The latest usage instructions can be found by running help startFilterMAFFile.

Example

% Run an input maf and output it to a pass.maf.annotated.  Use a mat file if available to speed loading of the maf file.  Generate plots and use the standard PoxoG of .96.  Take the defaults for the rest of the parameters.  Put all outputs into the results directory.

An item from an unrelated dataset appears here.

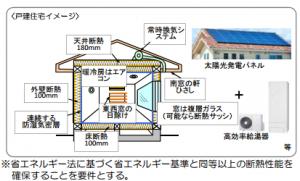 2015-03-23_201453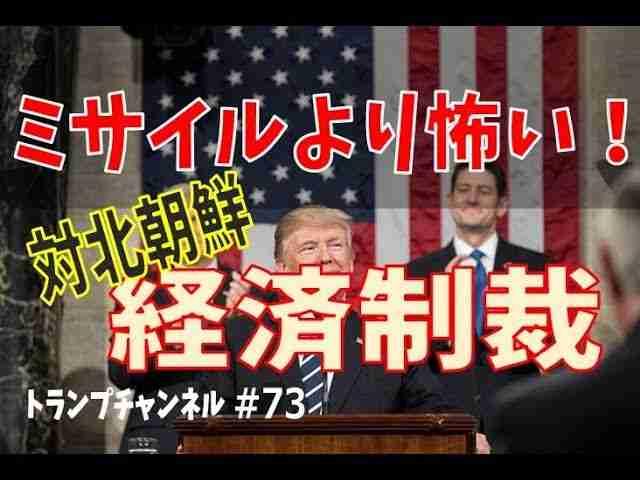 ミサイルよりもっと怖い!対北朝鮮経済制裁〈トランプ・チャンネル#73〉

startFilterMAFFile('C:\Lee\work\oxoGv3Results\PR_TCGA_HNSC_Capture.maf.annotated', 'PR_TCGA_HNSC_Capture.pass.maf.annotated', 'results/', 1, 1, '0.96')

Background

Experiments carried out by the sequencing platform have established that the OxoG artifact arises from an oxidation process in library construction. Prior to the PCR step, conversion of guanine to 8-oxoguanine (8-oxoG) tends to occur in the context of CGG (where the 8-oxoG is the middle G) sequences. Unlike regular guanine, 8-oxoG has a higher chemical affinity to bind with adenine rather than cytosine. The presence of 8-oxoG during subsequent PCR amplification cycles introduces adenine bases into DNA molecules at sites where cytosine should have been, systematically producing CAG sequences where the original sequence was CCG. Unlike natural mutations, non-reference artifact bases are locked specific strand orientations by the forked adapter ligation step before PCR, resulting in G>T artifacts on the F1R2 orientation and C>A artifacts on the F2R1 orientation. An IGV screenshot of an artifact mutation from sample BLCA_A2C5 is shown below.

Above is the distribution of orientation biases from a test set of 8 tumor types (40 samples with varying degrees of artifact). The red spike close to FoxoG=1 is the artifact component.